Les COP se suivent et se ressemblent

Depuis 1970, la moitié des réserves marines a été perdue.

Jean-Marie Harribey  • 14 décembre 2016 abonné·es
Les COP se suivent et se ressemblent
© Franco Banfi / Biosphoto / AFP

À peine la COP 22 sur le réchauffement climatique s’est-elle achevée à Marrakech, sans avancée notable, que s’est ouverte à Cancún (Mexique), du 4 au 17 décembre, la 13e Conférence des 196 parties de la Convention sur la diversité biologique (COP 13 sur la CDB). En effet, au Sommet de la Terre de 1992, à Rio de Janeiro, fut adoptée une Convention sur la diversité biologique fixant trois objectifs : la conservation de la biodiversité, son utilisation durable et son partage juste. Sa mise en application suit les procédures habituelles du Programme des Nations unies pour l’environnement. Ainsi, lors de la COP 10-CDB qui eut lieu à Nagoya (Japon) en 2010, furent précisés les « objectifs d’Aichi » dans un Plan stratégique pour la diversité biologique 2011-2020.

Le rapport 2015 du WWF intitulé Planète vivante océans pointe le déclin de ces derniers, qui met en péril la sécurité alimentaire de l’humanité. Globalement, les stocks de poissons et de mammifères marins diminuent. De 1970 à 2012, sur 5 829 populations appartenant à 1 234 espèces, la moitié des réserves a été perdue, et même les trois quarts pour certaines espèces (thon, maquereau et bonite). Disparaissent aussi les récifs coralliens, les mangroves et les herbiers marins qui abritent les espèces animales ou qui épurent les eaux. En outre, le dioxyde de carbone, principal responsable du réchauffement climatique, accentue l’acidité des océans, aggravant les conséquences de la surexploitation des ressources halieutiques. Globalement, la biodiversité terrestre et maritime se dégrade : la moitié des vertébrés ont disparu en quarante ans, bientôt les deux tiers.

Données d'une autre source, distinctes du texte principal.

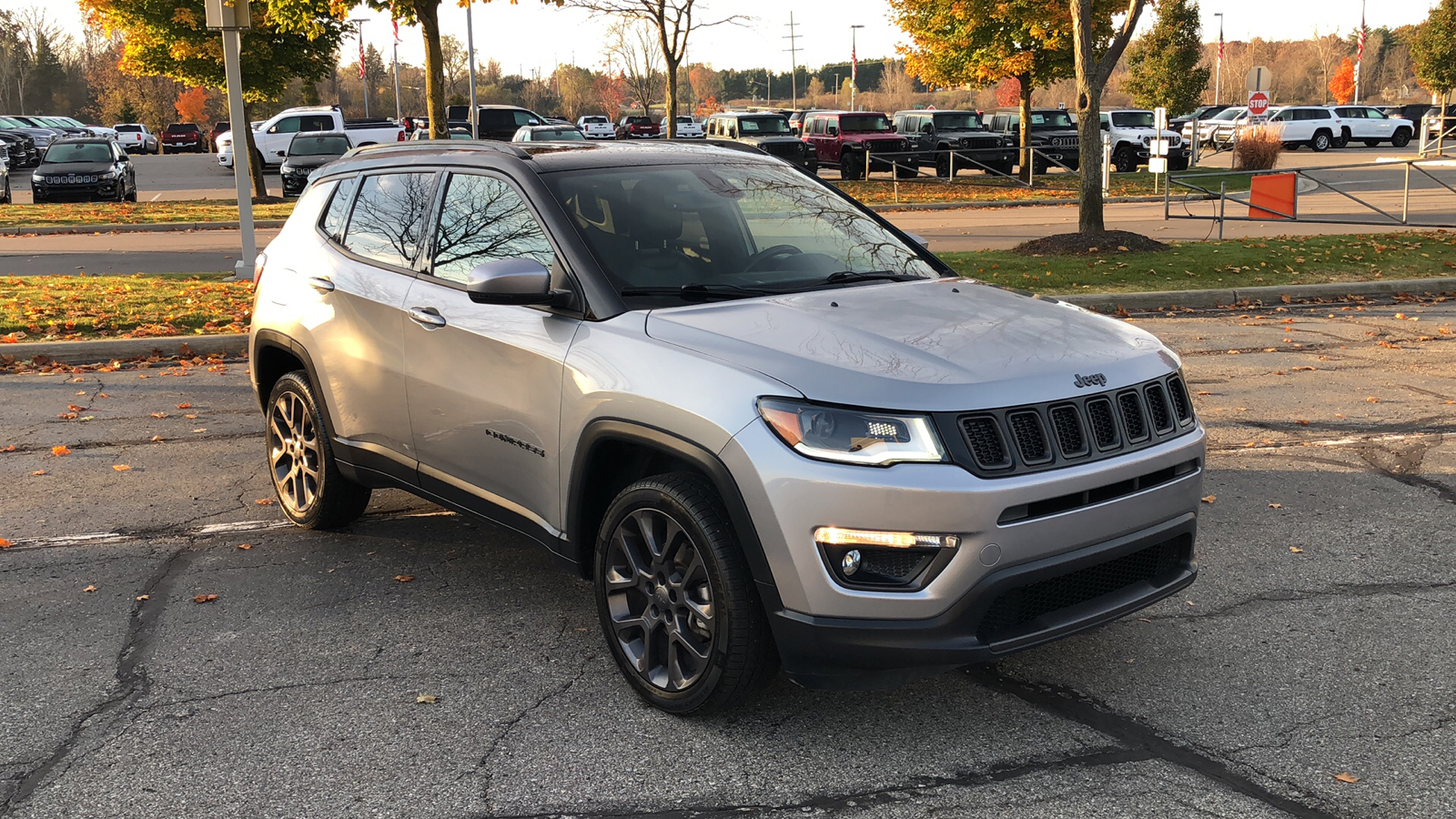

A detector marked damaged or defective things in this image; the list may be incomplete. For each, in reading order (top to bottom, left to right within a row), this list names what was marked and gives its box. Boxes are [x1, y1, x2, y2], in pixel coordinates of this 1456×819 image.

cracked asphalt [3, 300, 1456, 819]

L’enjeu officiel de la conférence de Cancún est appelé « intégration ». Il ne s’agit plus d’agir en faveur de la biodiversité seulement dans le cadre de politiques isolées dites environnementales, mais d’intégrer l’action dans l’ensemble des politiques concernant tous les secteurs de l’économie : agriculture, forêts, pêche, industrie, tourisme, etc., et aussi dans les politiques transversales comme la lutte contre le réchauffement climatique ou celle contre la pauvreté.

Dans un contexte où les pays riches se révèlent les moins prompts à agir, la COP 13 est-elle à la hauteur de la situation ? L’idée de faire pénétrer le souci de la biodiversité dans l’ensemble des politiques au lieu de le cantonner aux aires protégées est bonne. De même, la mobilisation de tous les acteurs de l’économie autour de cet objectif est nécessaire. Mais, sans régulations inter-étatiques fortes, le risque est de diluer les actions dans des partenariats privé-public, dont le but est de rentabiliser de nouvelles filières de production, ou bien d’abandonner la protection aux mains de la finance, très imaginative en matière de titres financiers censés offrir une compensation aux destructions, compensation explicitement prévue dans la loi française du 8 août 2016 sur la biodiversité. Et, à l’inverse des préconisations d’Aichi, se profile l’idée que les « aires marines protégées » seront un « bon investissement pour la santé des océans [^1] », au terme d’un calcul coûts/bénéfices où le taux de rentabilité économique de ces aires atteindrait 24 %. Chassez le… naturel du capitalisme, il revient au galop.